Johnson said the task force is trying to get a handle on the Hydrilla before the winter to prevent it from spreading further. He said the plant has already produced tubers like “little potatoes underground,” which will survive for six to 10 years. However, it is possible, he said, to get a handle on the turions, which in October will bud and spread.
Menninger said the plant could cause not only ecological problems for native species, but also could have economic consequences.
“Particularly for Ithaca, the Cayuga Inlet is a great source of revenue. It’s important to the economy because there’s a lot of restaurants and recreation-based businesses that are there,” she said. “If we don’t do something, it will be almost impossible to move boats, whether those are motorized or non-motorized.”
Menninger said to prevent the Hydrilla’s turions from multiplying, the task force has decided to use an herbacide and is waiting for approval from the Department of Environmental Conservation to do so.
According to a task force document, it will cost an estimated $62,350 to apply the herbacide to the entire Inlet.
“Given the time of year,” Menninger said. “Our goal with using the herbacide is to kill all the green part of the plan now, and basically stop the plant in place.”
She said hopefully by killing all the green parts of the plant, it will buy them time to pull together more resources.
Becky Robinson, coach of the women’s crew team, which practices and docks its boats by the Inlet, said she noticed the Hydrilla at the end of summer.
Robinson said she supports treatment of the Hydrilla, and the team will continue to practice until the herbacide is applied.

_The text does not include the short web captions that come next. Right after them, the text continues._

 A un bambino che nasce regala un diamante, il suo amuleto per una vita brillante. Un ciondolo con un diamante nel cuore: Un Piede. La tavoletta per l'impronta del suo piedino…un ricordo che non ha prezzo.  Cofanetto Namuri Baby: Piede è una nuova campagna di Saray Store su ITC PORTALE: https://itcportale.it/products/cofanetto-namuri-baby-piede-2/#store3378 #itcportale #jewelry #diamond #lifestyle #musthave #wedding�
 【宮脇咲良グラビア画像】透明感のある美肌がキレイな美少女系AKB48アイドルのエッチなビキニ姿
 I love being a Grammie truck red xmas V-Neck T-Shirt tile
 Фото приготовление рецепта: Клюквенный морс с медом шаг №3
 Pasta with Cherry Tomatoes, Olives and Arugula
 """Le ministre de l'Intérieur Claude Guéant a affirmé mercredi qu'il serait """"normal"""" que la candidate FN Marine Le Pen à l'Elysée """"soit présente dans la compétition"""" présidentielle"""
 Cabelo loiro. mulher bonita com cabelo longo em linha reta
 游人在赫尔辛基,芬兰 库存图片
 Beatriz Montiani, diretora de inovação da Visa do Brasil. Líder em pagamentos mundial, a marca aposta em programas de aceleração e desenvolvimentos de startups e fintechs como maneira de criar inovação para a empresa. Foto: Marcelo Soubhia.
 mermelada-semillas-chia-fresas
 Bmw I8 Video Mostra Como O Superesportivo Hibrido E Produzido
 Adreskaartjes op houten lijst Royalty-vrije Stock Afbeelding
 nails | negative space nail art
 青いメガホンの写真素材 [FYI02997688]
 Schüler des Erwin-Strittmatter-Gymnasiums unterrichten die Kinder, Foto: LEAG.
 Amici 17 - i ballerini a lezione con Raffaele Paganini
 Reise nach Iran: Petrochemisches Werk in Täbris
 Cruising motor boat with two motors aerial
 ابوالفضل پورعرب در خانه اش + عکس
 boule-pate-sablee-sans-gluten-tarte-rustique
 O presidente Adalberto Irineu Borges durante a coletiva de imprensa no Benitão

“As long as we follow safe boating practices, as in wiping down and cleaning the boats when we come in, not rolling through the Hydrilla, as they put it ‘we can’t keep you off,’” she said. “They’re asking boaters not to boat, but at the same time, until they actually pass it, there’s no law saying people can’t boat.”
Menninger said she hopes that since Hydrilla was caught in the Cayuga Inlet so soon, it can be taken care of.
“We caught it early and we have a real opportunity to act,” she said. “So we need to act fast.”